*WORK TO COMPLETE*
Print all of the following material word for word, leaving out the pictures.

*ENTRIES SUPPLIED*

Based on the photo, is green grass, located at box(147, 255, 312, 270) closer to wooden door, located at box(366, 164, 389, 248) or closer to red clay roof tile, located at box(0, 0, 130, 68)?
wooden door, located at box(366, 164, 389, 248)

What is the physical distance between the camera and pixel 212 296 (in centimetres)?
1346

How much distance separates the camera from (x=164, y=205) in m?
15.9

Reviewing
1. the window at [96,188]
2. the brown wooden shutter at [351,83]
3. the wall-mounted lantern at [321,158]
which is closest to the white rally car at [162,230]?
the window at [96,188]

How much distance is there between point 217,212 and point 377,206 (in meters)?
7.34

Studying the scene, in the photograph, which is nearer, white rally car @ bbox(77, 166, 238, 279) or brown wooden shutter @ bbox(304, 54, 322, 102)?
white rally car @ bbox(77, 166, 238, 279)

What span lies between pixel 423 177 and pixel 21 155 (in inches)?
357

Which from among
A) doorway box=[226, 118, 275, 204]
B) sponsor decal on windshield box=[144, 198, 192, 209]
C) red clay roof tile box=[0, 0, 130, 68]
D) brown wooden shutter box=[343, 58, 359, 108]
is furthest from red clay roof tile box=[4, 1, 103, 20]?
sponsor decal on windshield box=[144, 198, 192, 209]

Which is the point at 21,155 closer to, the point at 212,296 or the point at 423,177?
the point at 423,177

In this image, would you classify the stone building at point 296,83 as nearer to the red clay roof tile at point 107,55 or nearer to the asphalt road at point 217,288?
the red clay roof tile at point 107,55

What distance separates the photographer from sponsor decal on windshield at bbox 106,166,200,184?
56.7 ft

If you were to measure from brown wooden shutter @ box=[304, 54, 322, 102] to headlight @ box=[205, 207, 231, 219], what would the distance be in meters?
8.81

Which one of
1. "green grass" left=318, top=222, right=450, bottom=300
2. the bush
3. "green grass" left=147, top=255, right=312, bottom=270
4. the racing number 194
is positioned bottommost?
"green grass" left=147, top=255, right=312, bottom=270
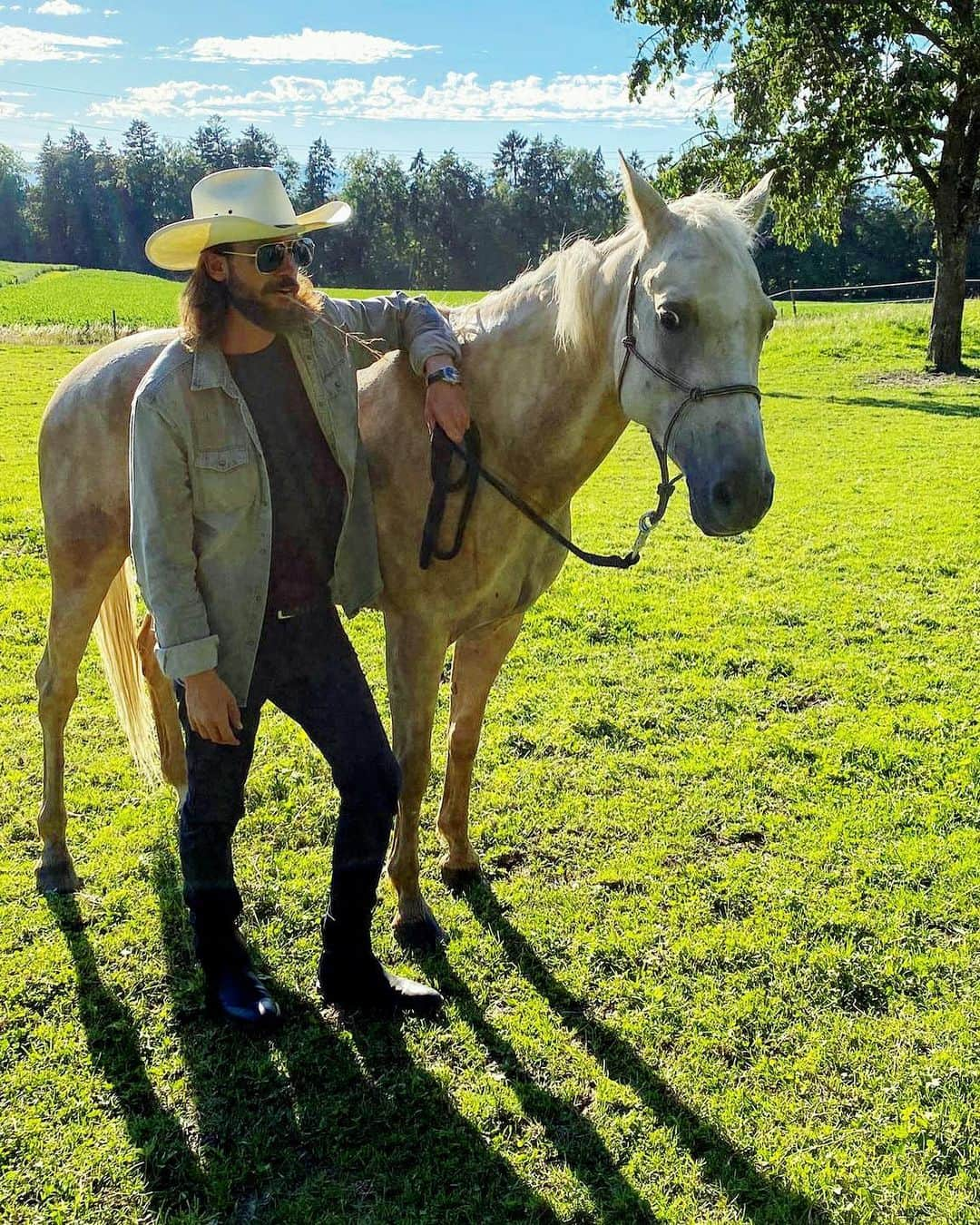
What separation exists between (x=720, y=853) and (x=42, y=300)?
4489cm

*WRITTEN ANSWER*
Based on the photo, is green grass, located at box(147, 255, 312, 270) closer to wooden door, located at box(366, 164, 389, 248) or closer to red clay roof tile, located at box(0, 0, 130, 68)?
wooden door, located at box(366, 164, 389, 248)

What is the physical distance between the camera and pixel 212 296 (in centimetres)?
1346

How much distance separates the camera from (x=164, y=205) in m?
15.9

Reviewing
1. the window at [96,188]
2. the brown wooden shutter at [351,83]
3. the wall-mounted lantern at [321,158]
which is closest to the white rally car at [162,230]?
the window at [96,188]

How much distance is there between point 217,212 and point 377,206 (in meters)?
7.34

Studying the scene, in the photograph, which is nearer, white rally car @ bbox(77, 166, 238, 279) or brown wooden shutter @ bbox(304, 54, 322, 102)?
white rally car @ bbox(77, 166, 238, 279)

What span lies between pixel 423 177 and pixel 21 155 (in inches)?
357

Which from among
A) doorway box=[226, 118, 275, 204]
B) sponsor decal on windshield box=[144, 198, 192, 209]
C) red clay roof tile box=[0, 0, 130, 68]
D) brown wooden shutter box=[343, 58, 359, 108]
is furthest from red clay roof tile box=[4, 1, 103, 20]?
sponsor decal on windshield box=[144, 198, 192, 209]

Which is the point at 21,155 closer to, the point at 212,296 or the point at 423,177?
the point at 423,177

In this image, would you classify the stone building at point 296,83 as nearer to the red clay roof tile at point 107,55 or nearer to the asphalt road at point 217,288?
the red clay roof tile at point 107,55

What distance separates the photographer from sponsor decal on windshield at bbox 106,166,200,184?
56.7 ft

If you were to measure from brown wooden shutter @ box=[304, 54, 322, 102] to headlight @ box=[205, 207, 231, 219], what would the distance be in meters?
8.81

Which one of
1. "green grass" left=318, top=222, right=450, bottom=300
2. the bush
3. "green grass" left=147, top=255, right=312, bottom=270
4. the racing number 194
is positioned bottommost?
"green grass" left=147, top=255, right=312, bottom=270
What separation exists between (x=720, y=853) and (x=42, y=300)?
4489cm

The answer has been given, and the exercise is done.